→ PASSAGE SHOWN:

[start]

Friday, April 21, 2017

Are Narcissistic PDs Negative?

 Are Narcissistic Personality Disordered people negative?  Do they tend to see negativity everywhere they go?  Do they cast a pall over everything?

Sybil seems to only want to see the down sides to everything.  Everything is the end of the world.  The more something is outside her control, the more anxiety she feels over it.  Is it because she feels that the spot light is not shining on her?  Is that the way she can shine the light back on her?

We all have our moments of self-doubt and anxiety over situations.  Sybil tends to way over-react to them.  Example: for Son#3 we have a video monitor for his room.  We can watch him all of the time (kind of creepy...but that was not the hill on which I wanted to die).  I dropped the monitoring unit and broke it.  An accident.  Yes, it would cost us some money, but the reaction I got from Sybil was way over the top.  She came unglued and ranted how I put us in the poor house.  Ironically, she dropped the new monitor months after the incident and nary a peep.

I think NPDs need to feel the calming warmth of control.  They feel a lot of anxiety over situations that are out of their control.  That is one of Sybil's defining traits is the need to be in make sure every contingency is allotted for.  In doing so, she can "pat herself on the back" for doing a job well.  The lack of control speaks to her deep seated insecurity.  Her insecurity inflames her anxiety to the point of her not sleeping and being difficult with which to live.  Being in control, is like a warm blanket to snuggle in.  This explains Sybil's dislike of adventurous activities, even roller coasters.

[end]

→ ENTRIES PROVIDED:
[start]

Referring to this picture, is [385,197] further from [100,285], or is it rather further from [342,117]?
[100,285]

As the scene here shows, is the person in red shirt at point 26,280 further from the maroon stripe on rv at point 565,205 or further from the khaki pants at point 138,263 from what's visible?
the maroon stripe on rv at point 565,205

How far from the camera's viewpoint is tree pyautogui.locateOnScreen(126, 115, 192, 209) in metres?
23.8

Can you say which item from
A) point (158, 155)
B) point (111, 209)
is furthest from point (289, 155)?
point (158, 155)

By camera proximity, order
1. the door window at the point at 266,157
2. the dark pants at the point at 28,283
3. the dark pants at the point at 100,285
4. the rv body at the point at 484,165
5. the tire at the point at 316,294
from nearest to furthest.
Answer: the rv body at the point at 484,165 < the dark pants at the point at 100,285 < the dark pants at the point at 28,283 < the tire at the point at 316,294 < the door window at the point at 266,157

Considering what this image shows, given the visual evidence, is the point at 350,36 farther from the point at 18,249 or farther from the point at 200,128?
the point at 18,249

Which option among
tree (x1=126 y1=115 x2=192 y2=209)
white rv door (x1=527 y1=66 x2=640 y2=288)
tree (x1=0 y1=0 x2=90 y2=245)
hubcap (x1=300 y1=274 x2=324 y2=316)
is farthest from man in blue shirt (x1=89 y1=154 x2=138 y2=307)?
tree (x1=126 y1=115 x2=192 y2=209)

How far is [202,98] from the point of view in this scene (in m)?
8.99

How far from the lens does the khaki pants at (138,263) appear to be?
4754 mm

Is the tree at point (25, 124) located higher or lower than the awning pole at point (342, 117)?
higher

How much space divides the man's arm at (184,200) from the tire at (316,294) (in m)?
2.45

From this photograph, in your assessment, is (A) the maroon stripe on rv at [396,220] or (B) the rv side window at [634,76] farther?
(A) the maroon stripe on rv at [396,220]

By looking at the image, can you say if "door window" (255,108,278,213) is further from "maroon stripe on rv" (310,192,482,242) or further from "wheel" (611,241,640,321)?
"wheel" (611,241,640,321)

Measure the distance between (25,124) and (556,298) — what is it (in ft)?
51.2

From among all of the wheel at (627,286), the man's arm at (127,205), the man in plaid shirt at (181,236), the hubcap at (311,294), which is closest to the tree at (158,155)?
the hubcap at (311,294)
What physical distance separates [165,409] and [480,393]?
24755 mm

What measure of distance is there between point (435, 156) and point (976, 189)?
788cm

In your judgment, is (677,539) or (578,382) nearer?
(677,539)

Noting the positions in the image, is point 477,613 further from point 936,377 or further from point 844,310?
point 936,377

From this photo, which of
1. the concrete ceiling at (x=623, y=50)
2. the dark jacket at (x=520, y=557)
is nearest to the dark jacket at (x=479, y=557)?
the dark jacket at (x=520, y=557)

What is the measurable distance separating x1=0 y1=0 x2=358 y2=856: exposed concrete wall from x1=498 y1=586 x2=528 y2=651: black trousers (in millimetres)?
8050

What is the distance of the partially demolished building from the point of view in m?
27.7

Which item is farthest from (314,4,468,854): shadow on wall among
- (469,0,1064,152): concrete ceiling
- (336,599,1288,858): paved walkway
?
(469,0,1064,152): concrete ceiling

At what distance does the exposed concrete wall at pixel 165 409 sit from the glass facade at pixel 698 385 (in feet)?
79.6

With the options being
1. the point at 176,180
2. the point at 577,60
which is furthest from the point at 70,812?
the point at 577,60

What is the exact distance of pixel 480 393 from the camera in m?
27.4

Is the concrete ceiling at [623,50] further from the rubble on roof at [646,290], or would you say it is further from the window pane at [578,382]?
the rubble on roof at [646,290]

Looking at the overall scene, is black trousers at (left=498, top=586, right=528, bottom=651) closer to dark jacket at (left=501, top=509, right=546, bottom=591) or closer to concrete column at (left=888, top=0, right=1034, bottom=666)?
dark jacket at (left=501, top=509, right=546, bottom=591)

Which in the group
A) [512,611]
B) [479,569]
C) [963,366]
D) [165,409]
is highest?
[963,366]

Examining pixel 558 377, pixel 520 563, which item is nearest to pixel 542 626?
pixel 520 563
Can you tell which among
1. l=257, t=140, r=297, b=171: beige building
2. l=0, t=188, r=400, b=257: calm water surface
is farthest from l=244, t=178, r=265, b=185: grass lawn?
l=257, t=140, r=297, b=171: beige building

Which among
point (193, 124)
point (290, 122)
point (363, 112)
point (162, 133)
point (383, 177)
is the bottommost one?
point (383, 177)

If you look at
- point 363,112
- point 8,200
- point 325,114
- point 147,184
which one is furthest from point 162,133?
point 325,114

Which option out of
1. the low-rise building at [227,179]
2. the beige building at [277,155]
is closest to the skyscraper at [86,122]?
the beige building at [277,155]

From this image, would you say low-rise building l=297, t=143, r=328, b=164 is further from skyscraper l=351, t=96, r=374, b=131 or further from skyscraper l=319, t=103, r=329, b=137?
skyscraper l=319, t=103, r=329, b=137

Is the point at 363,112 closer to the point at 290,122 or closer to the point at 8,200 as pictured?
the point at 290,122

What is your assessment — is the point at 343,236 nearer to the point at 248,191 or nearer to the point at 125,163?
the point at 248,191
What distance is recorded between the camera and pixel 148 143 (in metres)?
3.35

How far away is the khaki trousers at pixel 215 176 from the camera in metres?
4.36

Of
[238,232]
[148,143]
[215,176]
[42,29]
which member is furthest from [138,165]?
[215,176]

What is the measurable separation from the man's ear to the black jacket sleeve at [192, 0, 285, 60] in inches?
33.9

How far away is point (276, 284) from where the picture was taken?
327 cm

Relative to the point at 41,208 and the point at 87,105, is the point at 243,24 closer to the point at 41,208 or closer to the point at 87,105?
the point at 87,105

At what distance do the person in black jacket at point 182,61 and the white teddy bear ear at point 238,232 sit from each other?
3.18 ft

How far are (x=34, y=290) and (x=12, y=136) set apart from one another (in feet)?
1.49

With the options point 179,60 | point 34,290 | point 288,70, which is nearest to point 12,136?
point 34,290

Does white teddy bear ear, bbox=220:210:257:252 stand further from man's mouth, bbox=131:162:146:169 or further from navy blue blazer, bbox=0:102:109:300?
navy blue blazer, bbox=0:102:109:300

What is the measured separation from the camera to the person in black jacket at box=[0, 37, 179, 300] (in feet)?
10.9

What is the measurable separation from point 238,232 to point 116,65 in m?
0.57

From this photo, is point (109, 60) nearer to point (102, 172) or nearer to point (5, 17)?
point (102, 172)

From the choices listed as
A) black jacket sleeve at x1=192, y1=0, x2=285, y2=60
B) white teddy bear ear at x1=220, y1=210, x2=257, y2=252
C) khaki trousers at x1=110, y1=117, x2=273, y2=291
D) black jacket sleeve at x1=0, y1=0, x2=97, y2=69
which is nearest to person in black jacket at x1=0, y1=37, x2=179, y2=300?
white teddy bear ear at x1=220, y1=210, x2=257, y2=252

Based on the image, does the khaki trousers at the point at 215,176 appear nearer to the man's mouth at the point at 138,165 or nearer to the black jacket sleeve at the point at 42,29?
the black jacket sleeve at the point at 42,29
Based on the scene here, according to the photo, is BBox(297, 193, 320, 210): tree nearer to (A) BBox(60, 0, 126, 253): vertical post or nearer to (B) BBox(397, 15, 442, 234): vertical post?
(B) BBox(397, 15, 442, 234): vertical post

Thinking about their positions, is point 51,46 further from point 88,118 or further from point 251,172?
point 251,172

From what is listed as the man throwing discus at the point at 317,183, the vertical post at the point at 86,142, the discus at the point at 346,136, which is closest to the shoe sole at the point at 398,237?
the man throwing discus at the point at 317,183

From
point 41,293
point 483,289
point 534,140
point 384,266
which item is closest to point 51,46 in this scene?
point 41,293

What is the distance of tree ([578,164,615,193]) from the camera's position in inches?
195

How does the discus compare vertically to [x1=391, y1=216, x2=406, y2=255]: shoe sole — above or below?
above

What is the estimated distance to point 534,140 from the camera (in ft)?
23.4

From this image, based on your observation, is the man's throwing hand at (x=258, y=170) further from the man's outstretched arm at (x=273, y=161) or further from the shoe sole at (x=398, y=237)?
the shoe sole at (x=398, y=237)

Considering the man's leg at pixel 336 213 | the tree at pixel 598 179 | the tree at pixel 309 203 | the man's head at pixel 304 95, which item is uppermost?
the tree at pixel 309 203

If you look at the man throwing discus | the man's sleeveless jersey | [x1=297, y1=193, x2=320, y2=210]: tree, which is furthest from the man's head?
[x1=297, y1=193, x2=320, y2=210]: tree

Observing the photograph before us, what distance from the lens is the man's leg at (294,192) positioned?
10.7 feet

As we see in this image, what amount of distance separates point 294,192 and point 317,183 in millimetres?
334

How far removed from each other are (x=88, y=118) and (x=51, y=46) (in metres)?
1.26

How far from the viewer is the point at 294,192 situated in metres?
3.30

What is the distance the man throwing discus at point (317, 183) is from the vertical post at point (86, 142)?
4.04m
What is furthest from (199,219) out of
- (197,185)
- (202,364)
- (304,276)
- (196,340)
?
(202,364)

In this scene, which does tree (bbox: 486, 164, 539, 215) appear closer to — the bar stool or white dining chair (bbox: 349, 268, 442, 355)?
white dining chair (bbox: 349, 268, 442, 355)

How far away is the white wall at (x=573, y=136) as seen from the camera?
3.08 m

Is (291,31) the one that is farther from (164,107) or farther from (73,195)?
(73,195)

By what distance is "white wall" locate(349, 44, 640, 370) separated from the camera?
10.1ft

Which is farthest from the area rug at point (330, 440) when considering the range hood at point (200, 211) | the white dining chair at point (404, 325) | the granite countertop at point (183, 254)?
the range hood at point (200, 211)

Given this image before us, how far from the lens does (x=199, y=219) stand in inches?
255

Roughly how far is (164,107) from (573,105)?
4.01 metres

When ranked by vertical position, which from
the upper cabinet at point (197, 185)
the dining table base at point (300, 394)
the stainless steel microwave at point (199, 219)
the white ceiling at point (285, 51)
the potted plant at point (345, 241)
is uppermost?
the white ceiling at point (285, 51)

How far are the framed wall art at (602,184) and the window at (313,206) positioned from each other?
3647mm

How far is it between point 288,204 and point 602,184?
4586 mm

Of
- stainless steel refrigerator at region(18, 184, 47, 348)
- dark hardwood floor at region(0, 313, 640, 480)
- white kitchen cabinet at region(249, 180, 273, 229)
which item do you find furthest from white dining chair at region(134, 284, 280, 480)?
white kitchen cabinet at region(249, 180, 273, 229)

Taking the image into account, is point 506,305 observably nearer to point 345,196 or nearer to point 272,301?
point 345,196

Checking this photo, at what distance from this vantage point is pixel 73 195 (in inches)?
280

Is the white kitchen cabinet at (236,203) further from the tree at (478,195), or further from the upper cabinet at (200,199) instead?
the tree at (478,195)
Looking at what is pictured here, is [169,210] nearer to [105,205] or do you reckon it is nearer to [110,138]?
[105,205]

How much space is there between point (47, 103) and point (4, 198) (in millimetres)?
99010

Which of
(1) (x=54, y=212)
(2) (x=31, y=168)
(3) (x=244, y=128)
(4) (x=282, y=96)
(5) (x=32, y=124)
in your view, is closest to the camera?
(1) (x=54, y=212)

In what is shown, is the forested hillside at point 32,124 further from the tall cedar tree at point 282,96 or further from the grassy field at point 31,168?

[end]

→ WRITTEN TASKS:
A) Echo the blog post's wording precisely, starting at "Are Narcissistic PDs" and ending at "back on her?".
B) Answer these questions from the blog post:
(i) What did the writer drop and break?
(ii) What does the post compare being in control to?
(iii) What kind of activities does Sybil dislike?
The material plays no role here.

→ TASK-BY-TASK SOLUTIONS:
A)
Are Narcissistic PDs Negative?

 Are Narcissistic Personality Disordered people negative?  Do they tend to see negativity everywhere they go?  Do they cast a pall over everything?

Sybil seems to only want to see the down sides to everything.  Everything is the end of the world.  The more something is outside her control, the more anxiety she feels over it.  Is it because she feels that the spot light is not shining on her?  Is that the way she can shine the light back on her?

B)
(i) The video monitoring unit for Son#3's room.
(ii) A warm blanket to snuggle in.
(iii) Adventurous activities, even roller coasters.